弁護人今島廉蔵の上告趣意は、単なる法令違反の主張であって、刑訴法四〇五条の上告理由にあたらない。

しかしながら、所論は、被告人に原判決の判示するような過失はないと主張しているので、職権をもってこの点を検討する。

第一審判決が認定した罪となるべき事実は、被告人は、自動車運転の業務に従事するものであるが、昭和四〇年六月二八日午後一〇時五〇分ごろ普通貨物自動車を運転して石川県羽咋郡押水町字小川力、五〇番地先の幅員六・〇七米の国道を時速約五〇粁で南進中、当時雨後のため路面が湿潤し滑走しやすい状態であったにかかわらず、先行する乗用自動車に接近し、その直ぐ後方約八米の箇所を、右先行車の車体にさえぎられて進路左前方に対する見通しがきかない状態のまま、前記高速度で漫然追従進行した業務上の過失により、折から右折の合図をしつつ前方道路左側を同方向に進行中の岡部康孝(当時三八才)運転の第一種原動機付自転車を看過し、右車両が右折を開始し自車の進路上に進出するに至ってはじめてこれを約五・二米前方に発見し、急制動措置をとったが及ばず、自車左前フェンダー付近を右車両のガソリンタンク右側付近に衝突転倒させ、よって、右岡部に全治約七か月を要する右大腿骨、下腿骨骨折等の傷害を負わせた、というものであり、第一審判決は、右認定事実に刑法二一一条前段を適用して、被告人を罰金三万円に処している。

そして、原審弁護人が、本件事故の原因は、被害者が後方を十分確認せず、道路交通法三四条二項に違反していきなり右折を開始した過失によるものであり、被告人にはなんら過失がなかった旨を主張したのに対し、原判決は、第一審の認定事実を維持し、本件の場合、被告人としては、先行車と自車との間を、他の歩行者もしくは車両等が横断を試みる場合があることは当然予想されるところであるから、すべからくいったん減速するなどして、先行車との間に相当な車間距離を保って進行する注意義務があったのであり、被告人が右注意義務を守っておれば、たとい被害者が前記のような違法な(道路交通法三四条二項違反の)右折方法をとったとしても、本件事故は避けられたと認められる旨の判断をして、弁護人の前記主張をしりぞけている。

しかし、原判決が維持した第一審判決の前記認定によると、被害車両は、はじめ先行車の左側を、先行車よりむしろ前を走っていたが(そう考えないと、被告人の位置から被害車両が見えなかったという認定が不合理である。)、事故発生地点の直前で先行車をやりすごすと同時に、進路を右に転じて被告人の自動車の前面に出てきて衝突したことになる。しかも、先行車と被告人自動車との間隔約八米は、計算上時速約五〇粁の車両がわずか〇・六秒弱で通過する距離であるから、第一審認定どおりの事実関係であるとすると、この間隔に割りこんで瞬時に被告人の自動車の前面を通過しようとする被害者の行為は自殺的行為にひとしいものというほかなく、被告人としては、かような被害者の自殺的行為までも予見することは不可能であるといわなければならない。

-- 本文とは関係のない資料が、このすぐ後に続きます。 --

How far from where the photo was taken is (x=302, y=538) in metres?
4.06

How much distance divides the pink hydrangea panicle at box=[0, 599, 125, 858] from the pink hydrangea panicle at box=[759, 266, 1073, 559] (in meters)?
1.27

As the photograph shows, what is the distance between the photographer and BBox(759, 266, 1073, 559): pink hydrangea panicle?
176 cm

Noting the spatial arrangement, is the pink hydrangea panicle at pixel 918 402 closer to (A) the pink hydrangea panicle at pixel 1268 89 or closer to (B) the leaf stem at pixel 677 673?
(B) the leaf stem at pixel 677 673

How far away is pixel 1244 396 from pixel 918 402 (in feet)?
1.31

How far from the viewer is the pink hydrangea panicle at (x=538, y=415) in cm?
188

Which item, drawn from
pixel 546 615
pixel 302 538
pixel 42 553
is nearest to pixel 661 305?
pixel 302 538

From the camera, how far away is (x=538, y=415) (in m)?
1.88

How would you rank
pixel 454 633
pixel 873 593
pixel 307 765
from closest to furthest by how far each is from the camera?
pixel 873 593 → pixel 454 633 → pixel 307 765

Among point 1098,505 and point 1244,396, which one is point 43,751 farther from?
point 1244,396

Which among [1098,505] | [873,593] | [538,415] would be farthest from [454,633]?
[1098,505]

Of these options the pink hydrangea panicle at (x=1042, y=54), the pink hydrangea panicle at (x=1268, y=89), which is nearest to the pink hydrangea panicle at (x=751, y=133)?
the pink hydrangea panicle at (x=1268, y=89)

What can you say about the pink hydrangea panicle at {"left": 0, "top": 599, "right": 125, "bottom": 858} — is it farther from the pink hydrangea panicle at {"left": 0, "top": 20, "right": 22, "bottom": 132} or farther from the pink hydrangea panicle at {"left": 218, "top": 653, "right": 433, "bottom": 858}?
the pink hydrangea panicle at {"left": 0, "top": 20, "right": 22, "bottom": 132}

したがって、前記第一審の事実認定を正当として維持する以上、原審としては、本件事故につき被告人に過失は認められないものとして第一審判決を破棄すべきであったにかかわらず、前記のように、先行車と自車との間を他の歩行者もしくは車両等が横断を試みる場合のありうることを予見することが被告人にとってなお可能であったとして、被告人に過失の責任があることを認めたのであって、この点において、原判決には判決に影響を及ぼすべき理由のくいちがいまたは法令の解釈適用を誤った違法があり、これを破棄しなければ著しく正義に反するものと認める。

しかしながら、記録を調べてみると、第一審判示の事実関係は、ほとんど被告人の供述にそって認定されたものであることがうかがわれ、しかも、その内容は他の証拠に照らして多少不自然の感を免れない。ことに、先行自動車の存在を肯定させる資料は被告人の供述だけであり、被害者および事故の目撃者がこれを否定している点は再検討の必要があると思われる。そして、もしも先行車両がなく、事実は被害者および目撃者のいうとおりであるとするならば、被告人には、本件事故につきなんらかの過失があったのではないかと疑うべき余地があるので、これらの点につきなお審理を尽くさせるため、本件を原裁判所に差し戻すのが相当であると認める。

よって、刑訴法四一一条一号により原判決を破棄し、同法四一三条本文により本件を原裁判所に差し戻すこととし、裁判官全員一致の意見で、主文のとおり判決する。